Why Capitalism works,
The free market capitalist system is the best system for supporting human dignity and pushing humans to behave morally. It does this by allowing individuals to take personal responsibility for their behavior. It allows individuals to find their most productive occupation, and forces people to face the challenges of the real world head on. It respects competition between free people. This is why it works and why only capitalism, of all systems, has led to permanently and significantly higher standards of living.
The summary of the article hold that the economy is set to boom. It cites similarity of historic patterns 75-75 “amidst terrible economic policy,” or with Clinton in 93, where “easy money” kept the economy afloat amidst Clinton tax hikes and HilaryCare.

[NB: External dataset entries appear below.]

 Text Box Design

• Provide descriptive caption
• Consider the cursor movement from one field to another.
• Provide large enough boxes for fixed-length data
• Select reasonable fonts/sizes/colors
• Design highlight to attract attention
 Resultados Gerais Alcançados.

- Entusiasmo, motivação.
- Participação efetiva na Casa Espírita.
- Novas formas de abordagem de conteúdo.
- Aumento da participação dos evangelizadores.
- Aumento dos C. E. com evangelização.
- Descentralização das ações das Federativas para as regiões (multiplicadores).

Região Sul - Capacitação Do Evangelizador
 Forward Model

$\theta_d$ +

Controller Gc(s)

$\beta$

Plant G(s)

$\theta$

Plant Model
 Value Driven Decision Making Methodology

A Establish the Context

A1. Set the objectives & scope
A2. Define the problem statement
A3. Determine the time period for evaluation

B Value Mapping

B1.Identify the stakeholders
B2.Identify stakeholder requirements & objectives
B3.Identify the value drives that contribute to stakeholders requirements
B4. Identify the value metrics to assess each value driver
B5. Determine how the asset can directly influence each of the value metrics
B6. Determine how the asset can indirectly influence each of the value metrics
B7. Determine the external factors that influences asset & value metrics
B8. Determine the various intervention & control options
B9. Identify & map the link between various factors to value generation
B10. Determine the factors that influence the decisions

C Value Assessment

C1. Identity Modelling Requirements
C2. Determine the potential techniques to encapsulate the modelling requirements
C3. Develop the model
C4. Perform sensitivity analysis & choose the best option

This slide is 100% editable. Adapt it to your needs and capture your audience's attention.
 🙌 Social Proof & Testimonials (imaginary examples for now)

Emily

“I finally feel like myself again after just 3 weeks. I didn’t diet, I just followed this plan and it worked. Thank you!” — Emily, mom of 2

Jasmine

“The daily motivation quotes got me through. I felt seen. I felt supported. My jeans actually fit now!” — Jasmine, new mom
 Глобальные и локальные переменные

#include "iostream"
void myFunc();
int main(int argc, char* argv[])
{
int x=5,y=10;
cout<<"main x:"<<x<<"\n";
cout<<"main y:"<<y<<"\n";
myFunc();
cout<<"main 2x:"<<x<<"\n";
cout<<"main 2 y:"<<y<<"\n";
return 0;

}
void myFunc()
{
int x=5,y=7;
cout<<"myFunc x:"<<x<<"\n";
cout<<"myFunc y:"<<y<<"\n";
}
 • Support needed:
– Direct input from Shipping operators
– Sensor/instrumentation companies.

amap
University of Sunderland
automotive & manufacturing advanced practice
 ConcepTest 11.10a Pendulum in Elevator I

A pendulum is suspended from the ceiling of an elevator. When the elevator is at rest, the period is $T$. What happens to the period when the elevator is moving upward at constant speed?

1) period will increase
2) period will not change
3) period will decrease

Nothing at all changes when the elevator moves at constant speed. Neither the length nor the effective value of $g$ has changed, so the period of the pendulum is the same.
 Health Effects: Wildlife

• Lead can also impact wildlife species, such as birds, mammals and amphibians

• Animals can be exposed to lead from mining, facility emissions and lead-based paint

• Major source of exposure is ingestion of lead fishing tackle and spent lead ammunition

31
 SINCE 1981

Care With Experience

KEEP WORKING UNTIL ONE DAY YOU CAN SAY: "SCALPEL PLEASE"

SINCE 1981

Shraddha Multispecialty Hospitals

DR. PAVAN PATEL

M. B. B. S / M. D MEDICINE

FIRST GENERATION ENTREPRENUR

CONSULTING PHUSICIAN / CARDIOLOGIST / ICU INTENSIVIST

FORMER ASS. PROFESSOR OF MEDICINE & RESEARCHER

But the article’s argument gave no reason why the economy’s function would improve amidst non-capitalist-government influx of capital.
In fact, it did not address the counter argument, which I have hinted here that capitalist investments encourage profit and lower risk. The article even mentioned this proposition, but it never considered its implication for its main argument that the market is set a major boom.
To the contrary, the article’s own evidence suggests the contrary, that capitalism’s investors (i) lower risk and increase profits by their very tenacity and shrewdness, and that (2) the government capital influx did not come through these shrewd capital investors; from here we see good reason to think the economy is not poised for boom. That is because, while the economy might be “floating on a sea of capital” as the articles asserts, it is capital outside the management of shrewd capitalist investors — in a word it is not monies for which investors have sweat and bled. So, it can be more easily “risked or gambled” for that which might turn a high yield. We all know how this goes.
When I was a young man, my Mother gave me a large sum of monies to finish school. I deeply believe that I would not have spent as much of that money eating out, if I had sweat for it  each day. But the illustrious hope of “doing it better than the natural-system of work for pay” drives our government to give money away for the overall hope to conquer nature.
But the fear is that the government influx of money will only flood the economy with cash, but it won’t promote the needed organization of capital to promote wise investment and profit.
Big government, low interest rates, and high liquidity in the markets primes the pump for investment and expansion of business. BUT the worry is that the influx of capital has come through non-capitalist means and through institutions, such as banks and financial institutions, through relatively free means — where it lacks the safeguards of the traditional capitalist miserly investor. Hence, the worry is that the people and institutional structure of these bailouts will not use the money wisely — as normal capitalist investment prod them to do.